**Your task**: Put every line of the entries below into a Markdown table with the columns Row and Line, numbering the rows in order and omitting blank lines.

Scene-based spatial questions
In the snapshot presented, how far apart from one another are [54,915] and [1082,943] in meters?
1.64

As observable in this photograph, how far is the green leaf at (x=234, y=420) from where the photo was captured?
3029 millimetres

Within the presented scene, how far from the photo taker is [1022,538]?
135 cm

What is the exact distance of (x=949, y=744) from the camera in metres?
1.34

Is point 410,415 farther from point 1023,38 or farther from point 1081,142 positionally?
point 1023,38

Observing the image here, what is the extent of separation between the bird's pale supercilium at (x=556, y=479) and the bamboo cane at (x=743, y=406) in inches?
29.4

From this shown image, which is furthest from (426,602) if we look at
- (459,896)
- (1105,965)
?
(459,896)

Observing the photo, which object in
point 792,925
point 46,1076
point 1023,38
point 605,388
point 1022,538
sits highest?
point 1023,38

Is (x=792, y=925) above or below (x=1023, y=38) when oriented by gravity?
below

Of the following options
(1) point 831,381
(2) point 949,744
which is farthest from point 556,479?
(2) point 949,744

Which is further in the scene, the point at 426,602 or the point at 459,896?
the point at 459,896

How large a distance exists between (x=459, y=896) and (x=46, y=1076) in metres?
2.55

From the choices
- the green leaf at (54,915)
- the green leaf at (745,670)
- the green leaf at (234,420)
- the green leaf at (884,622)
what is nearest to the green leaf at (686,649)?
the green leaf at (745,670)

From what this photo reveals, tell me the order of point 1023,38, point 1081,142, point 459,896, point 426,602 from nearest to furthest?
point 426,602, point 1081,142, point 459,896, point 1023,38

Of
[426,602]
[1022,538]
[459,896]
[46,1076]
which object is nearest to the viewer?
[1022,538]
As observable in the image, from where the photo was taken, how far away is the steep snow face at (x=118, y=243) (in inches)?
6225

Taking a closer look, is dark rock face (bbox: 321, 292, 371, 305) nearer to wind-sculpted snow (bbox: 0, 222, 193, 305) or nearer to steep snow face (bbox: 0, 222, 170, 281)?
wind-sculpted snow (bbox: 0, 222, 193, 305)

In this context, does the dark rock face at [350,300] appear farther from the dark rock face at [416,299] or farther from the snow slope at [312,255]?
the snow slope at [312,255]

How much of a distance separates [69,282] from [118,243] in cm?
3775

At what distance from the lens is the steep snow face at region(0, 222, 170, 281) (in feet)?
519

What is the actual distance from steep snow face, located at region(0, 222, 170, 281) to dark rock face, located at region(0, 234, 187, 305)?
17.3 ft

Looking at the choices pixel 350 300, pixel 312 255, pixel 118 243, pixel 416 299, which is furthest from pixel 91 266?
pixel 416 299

**Solution to this task**:
| Row | Line |
|---|---|
| 1 | In the snapshot presented, how far apart from one another are [54,915] and [1082,943] in meters? |
| 2 | 1.64 |
| 3 | As observable in this photograph, how far is the green leaf at (x=234, y=420) from where the photo was captured? |
| 4 | 3029 millimetres |
| 5 | Within the presented scene, how far from the photo taker is [1022,538]? |
| 6 | 135 cm |
| 7 | What is the exact distance of (x=949, y=744) from the camera in metres? |
| 8 | 1.34 |
| 9 | Is point 410,415 farther from point 1023,38 or farther from point 1081,142 positionally? |
| 10 | point 1023,38 |
| 11 | Observing the image here, what is the extent of separation between the bird's pale supercilium at (x=556, y=479) and the bamboo cane at (x=743, y=406) in inches? |
| 12 | 29.4 |
| 13 | From this shown image, which is furthest from (426,602) if we look at |
| 14 | - (459,896) |
| 15 | - (1105,965) |
| 16 | ? |
| 17 | (459,896) |
| 18 | Observing the photo, which object in |
| 19 | point 792,925 |
| 20 | point 46,1076 |
| 21 | point 1023,38 |
| 22 | point 605,388 |
| 23 | point 1022,538 |
| 24 | sits highest? |
| 25 | point 1023,38 |
| 26 | Is (x=792, y=925) above or below (x=1023, y=38) when oriented by gravity? |
| 27 | below |
| 28 | Of the following options |
| 29 | (1) point 831,381 |
| 30 | (2) point 949,744 |
| 31 | which is farthest from point 556,479? |
| 32 | (2) point 949,744 |
| 33 | Which is further in the scene, the point at 426,602 or the point at 459,896? |
| 34 | the point at 459,896 |
| 35 | How large a distance exists between (x=459, y=896) and (x=46, y=1076) in metres? |
| 36 | 2.55 |
| 37 | From the choices |
| 38 | - the green leaf at (54,915) |
| 39 | - the green leaf at (745,670) |
| 40 | - the green leaf at (234,420) |
| 41 | - the green leaf at (884,622) |
| 42 | what is nearest to the green leaf at (686,649)? |
| 43 | the green leaf at (745,670) |
| 44 | From what this photo reveals, tell me the order of point 1023,38, point 1081,142, point 459,896, point 426,602 from nearest to furthest? |
| 45 | point 426,602, point 1081,142, point 459,896, point 1023,38 |
| 46 | Of |
| 47 | [426,602] |
| 48 | [1022,538] |
| 49 | [459,896] |
| 50 | [46,1076] |
| 51 | which object is nearest to the viewer? |
| 52 | [1022,538] |
| 53 | As observable in the image, from where the photo was taken, how far away is the steep snow face at (x=118, y=243) (in inches)? |
| 54 | 6225 |
| 55 | Taking a closer look, is dark rock face (bbox: 321, 292, 371, 305) nearer to wind-sculpted snow (bbox: 0, 222, 193, 305) or nearer to steep snow face (bbox: 0, 222, 170, 281)? |
| 56 | wind-sculpted snow (bbox: 0, 222, 193, 305) |
| 57 | In this context, does the dark rock face at [350,300] appear farther from the dark rock face at [416,299] or farther from the snow slope at [312,255]? |
| 58 | the snow slope at [312,255] |
| 59 | How much of a distance separates [69,282] from [118,243] in cm? |
| 60 | 3775 |
| 61 | At what distance from the lens is the steep snow face at region(0, 222, 170, 281) (in feet)? |
| 62 | 519 |
| 63 | What is the actual distance from steep snow face, located at region(0, 222, 170, 281) to dark rock face, located at region(0, 234, 187, 305)? |
| 64 | 17.3 ft |
| 65 | Looking at the choices pixel 350 300, pixel 312 255, pixel 118 243, pixel 416 299, which is furthest from pixel 91 266? |
| 66 | pixel 416 299 |